As Morgan Stanley Capital International (MSCI) has recently announced a plan to rebalance its emerging market index, Korea’s stock market has been divided over whether it will cause an outflow of funds.

MSCI has announced that it will raise the proportion of China A-shares in its emerging market (EM) index from the current 15 percent to 20 percent.

An official from CAPE Investment & Securities said on Nov. 11, “Despite concerns in the market, the probability of massive outflows from passive funds is limited.”
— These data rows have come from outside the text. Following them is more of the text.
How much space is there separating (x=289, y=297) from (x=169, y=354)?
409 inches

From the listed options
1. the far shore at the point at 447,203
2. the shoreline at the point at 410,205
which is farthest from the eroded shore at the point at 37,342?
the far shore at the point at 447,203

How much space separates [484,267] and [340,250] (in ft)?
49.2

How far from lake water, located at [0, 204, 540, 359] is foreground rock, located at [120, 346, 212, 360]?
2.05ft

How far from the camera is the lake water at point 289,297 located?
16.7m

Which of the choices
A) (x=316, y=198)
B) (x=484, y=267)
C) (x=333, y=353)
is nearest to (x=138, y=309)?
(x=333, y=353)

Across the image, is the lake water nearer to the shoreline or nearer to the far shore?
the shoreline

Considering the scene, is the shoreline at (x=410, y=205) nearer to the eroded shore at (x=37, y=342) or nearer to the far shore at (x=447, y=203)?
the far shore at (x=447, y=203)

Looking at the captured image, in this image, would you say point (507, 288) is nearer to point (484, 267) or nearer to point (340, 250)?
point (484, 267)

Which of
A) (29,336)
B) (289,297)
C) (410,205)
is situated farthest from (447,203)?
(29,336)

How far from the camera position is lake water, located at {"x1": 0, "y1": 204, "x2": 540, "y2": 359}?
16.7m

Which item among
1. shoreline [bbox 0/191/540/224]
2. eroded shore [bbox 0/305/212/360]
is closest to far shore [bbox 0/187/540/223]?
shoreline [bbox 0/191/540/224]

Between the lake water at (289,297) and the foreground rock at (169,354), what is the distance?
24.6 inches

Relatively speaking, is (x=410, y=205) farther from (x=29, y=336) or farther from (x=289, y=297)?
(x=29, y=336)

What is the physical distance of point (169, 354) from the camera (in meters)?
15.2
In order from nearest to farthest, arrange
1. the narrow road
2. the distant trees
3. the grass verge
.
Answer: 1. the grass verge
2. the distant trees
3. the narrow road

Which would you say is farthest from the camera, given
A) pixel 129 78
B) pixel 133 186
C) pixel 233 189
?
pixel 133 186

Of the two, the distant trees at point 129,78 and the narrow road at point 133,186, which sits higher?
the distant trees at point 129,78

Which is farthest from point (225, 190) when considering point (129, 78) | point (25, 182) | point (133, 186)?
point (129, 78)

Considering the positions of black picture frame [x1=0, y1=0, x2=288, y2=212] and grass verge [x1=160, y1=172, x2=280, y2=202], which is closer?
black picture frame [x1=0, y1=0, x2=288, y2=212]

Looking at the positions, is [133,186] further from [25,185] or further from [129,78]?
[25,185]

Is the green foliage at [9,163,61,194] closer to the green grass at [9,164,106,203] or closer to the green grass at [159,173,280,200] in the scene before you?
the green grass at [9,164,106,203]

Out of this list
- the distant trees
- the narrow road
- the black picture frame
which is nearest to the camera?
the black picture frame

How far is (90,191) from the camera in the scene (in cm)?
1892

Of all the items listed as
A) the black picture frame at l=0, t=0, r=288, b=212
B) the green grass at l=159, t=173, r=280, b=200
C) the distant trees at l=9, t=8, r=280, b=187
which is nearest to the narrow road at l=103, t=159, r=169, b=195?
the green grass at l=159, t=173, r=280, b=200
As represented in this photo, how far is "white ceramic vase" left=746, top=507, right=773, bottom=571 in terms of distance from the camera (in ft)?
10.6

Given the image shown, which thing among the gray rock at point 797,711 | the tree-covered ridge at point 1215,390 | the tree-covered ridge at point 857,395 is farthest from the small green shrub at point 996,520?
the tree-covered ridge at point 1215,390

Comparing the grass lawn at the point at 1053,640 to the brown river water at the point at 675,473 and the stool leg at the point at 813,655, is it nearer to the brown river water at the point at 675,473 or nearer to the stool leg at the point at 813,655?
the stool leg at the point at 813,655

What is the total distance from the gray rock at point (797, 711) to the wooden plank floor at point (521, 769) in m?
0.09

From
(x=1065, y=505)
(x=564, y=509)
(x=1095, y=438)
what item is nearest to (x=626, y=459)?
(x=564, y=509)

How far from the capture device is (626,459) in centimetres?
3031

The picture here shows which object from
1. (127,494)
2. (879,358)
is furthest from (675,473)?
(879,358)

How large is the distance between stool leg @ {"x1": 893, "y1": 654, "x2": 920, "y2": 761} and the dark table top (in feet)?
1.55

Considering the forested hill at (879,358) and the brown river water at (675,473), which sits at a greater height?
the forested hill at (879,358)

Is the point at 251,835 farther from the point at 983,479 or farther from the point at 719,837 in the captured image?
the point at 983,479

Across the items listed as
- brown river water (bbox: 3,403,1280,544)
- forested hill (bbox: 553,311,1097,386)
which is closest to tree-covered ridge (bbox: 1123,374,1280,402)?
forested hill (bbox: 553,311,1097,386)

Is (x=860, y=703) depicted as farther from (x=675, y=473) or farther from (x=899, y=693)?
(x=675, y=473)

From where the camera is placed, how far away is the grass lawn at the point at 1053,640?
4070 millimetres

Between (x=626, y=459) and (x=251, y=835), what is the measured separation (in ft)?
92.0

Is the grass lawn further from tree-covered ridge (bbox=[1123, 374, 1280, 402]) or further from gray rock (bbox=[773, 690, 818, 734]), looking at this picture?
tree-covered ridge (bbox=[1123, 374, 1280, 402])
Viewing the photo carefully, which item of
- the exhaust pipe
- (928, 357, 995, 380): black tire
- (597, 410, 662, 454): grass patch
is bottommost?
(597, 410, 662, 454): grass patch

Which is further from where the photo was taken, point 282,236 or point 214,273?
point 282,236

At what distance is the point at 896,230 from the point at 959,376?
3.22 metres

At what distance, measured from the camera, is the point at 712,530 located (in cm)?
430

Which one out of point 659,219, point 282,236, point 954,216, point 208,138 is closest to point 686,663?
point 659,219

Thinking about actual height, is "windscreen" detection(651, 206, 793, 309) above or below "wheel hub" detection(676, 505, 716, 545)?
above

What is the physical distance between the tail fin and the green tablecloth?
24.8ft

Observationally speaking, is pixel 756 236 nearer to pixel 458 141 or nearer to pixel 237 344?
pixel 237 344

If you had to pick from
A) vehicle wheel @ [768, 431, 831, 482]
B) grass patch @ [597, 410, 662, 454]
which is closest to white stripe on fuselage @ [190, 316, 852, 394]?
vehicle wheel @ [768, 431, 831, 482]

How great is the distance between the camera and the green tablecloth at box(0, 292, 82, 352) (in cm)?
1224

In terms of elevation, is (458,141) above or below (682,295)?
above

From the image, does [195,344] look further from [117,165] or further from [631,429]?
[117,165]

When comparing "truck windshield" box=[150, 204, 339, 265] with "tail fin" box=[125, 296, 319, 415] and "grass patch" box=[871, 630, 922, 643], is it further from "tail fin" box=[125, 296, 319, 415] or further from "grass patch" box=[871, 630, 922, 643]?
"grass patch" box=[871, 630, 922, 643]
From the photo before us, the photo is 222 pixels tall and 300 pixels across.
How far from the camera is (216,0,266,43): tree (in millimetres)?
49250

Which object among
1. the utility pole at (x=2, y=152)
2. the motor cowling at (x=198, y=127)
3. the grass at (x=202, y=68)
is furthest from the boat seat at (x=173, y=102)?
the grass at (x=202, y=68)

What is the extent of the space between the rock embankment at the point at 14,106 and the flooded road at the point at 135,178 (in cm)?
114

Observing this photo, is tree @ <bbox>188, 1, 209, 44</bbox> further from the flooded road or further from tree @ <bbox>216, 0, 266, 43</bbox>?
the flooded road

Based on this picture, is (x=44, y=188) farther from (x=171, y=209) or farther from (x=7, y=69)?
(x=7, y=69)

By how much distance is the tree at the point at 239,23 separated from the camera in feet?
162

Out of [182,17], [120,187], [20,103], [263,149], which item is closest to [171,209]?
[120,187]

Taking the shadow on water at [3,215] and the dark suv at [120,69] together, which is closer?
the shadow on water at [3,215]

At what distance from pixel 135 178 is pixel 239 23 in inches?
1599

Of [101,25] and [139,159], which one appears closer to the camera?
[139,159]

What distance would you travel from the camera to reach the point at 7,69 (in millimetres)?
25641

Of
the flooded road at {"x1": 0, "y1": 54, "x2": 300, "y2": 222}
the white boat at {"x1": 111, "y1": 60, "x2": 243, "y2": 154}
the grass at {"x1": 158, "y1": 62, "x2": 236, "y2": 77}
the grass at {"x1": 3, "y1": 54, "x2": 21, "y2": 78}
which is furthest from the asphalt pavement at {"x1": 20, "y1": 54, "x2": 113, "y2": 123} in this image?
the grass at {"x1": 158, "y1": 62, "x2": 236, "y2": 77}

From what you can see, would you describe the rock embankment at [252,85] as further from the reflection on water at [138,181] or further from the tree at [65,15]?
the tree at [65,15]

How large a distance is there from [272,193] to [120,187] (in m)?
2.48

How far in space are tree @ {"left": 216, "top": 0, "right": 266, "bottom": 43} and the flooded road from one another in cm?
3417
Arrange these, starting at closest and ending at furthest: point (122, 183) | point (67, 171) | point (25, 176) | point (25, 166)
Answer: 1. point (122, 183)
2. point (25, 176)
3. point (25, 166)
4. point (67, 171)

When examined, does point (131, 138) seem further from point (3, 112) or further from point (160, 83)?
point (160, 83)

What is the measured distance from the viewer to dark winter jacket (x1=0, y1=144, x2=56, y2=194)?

That seems a response to the view that net purchases of China shares by foreign investors could amount to up to 2 trillion won in light of previous cases. Han Ji-young, a researcher at the CAPE, predicted, “If China’s weight rises, it leads to a reduced proportion of other emerging countries included such as South Korea, Taiwan and Brazil,” adding, “There is the possibility of outflows from passive funds, but the pressure won’t be high.”

Samsung Securities said on Nov. 8, “As the number of additional China’s A-shares (mid-cap stocks) and the scale of additional market capitalization get larger than expected, the proportion of Korea gets lower,” pointing out that the country’s proportion is due to be reduced from 12.03 percent to 11.59 percent, a wider range of adjustment than that of MSCI’s August adjustment. Particularly, the Korean securities firm expected a net sale of up to 2 trillion won would be possible, citing as an example that the scale of net sales by foreign investorsreached 2.47 trillion wonduring the month of May, when the weight of Korean securities are reduced by 0.5 percent.

Yet there is a general view in the stock market that the scale of mechanical sales is not larger than concerned up until now. Foreign investors have reported net sales of 884.2 billion won in the securities market even since September, when it is a mini bull market. This is why they are expected not to sell more as the proportion of Korean shares still remains low. According to CAPE Investment & Securities, the current proportion of Korean shares stands at 12.19 percent, a low level than that of the inclusion MSCI will present at the end of November.

Some analysts explain the reason that the amount of net sales by foreign investors exceeded 2 trillion won is not because of outflows of passive funds following adjustments in MSCI index, but because of growing anxieties over the global economy, which are driven by a stalemate in the US-China trade negotiations and deepening trade conflicts between Korea and Japan. A property management company official said, “With the proportion of Korean shares reduced, the amount of net sales seems to be not small, but what matters is the market can absorb such outflows,” and adding “the short-term effects are inevitable, but the advance in the US-China trade negotiations instead of index adjustments is likely to become a variable to affect the fund outflows.”